[Given instruction]: Reproduce every line of the data below verbatim, omitting the pictures from your output.

Spatial question entries:

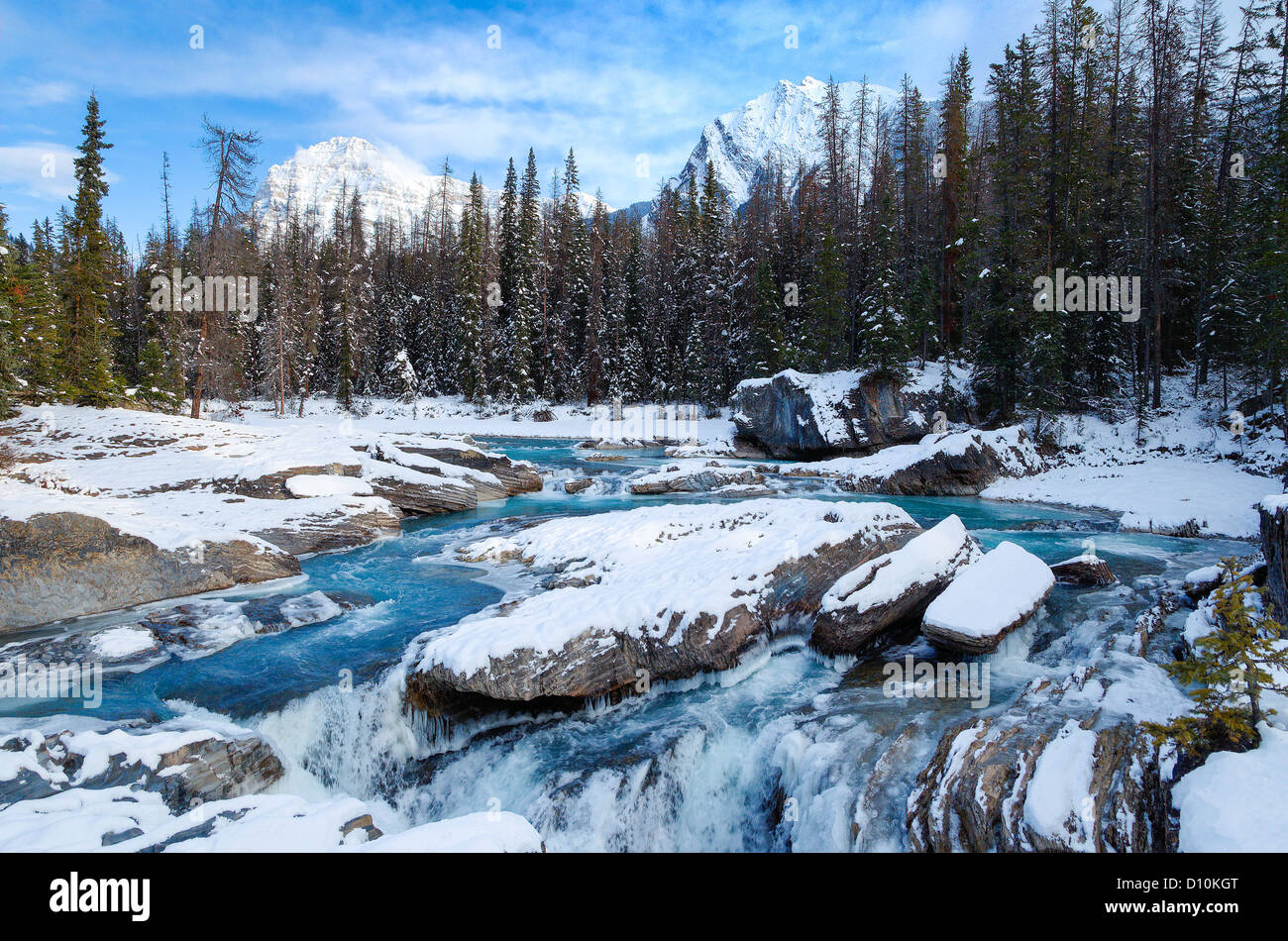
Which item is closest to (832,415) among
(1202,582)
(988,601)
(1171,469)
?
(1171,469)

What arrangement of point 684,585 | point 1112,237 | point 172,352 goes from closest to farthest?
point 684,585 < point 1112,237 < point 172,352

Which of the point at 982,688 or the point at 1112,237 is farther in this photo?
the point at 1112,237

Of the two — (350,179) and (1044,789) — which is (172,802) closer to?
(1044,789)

[Solution below]:
Which item is closest to (832,415) among
(1202,582)
(988,601)
(1171,469)
?
(1171,469)

What arrangement of point 684,585 | point 1112,237 | point 172,352 goes from closest to farthest?
point 684,585 < point 1112,237 < point 172,352

Which of the point at 982,688 or the point at 1112,237 is farther in this photo?
the point at 1112,237

Of the two — (350,179) and (1044,789) — which is (172,802) closer to?
(1044,789)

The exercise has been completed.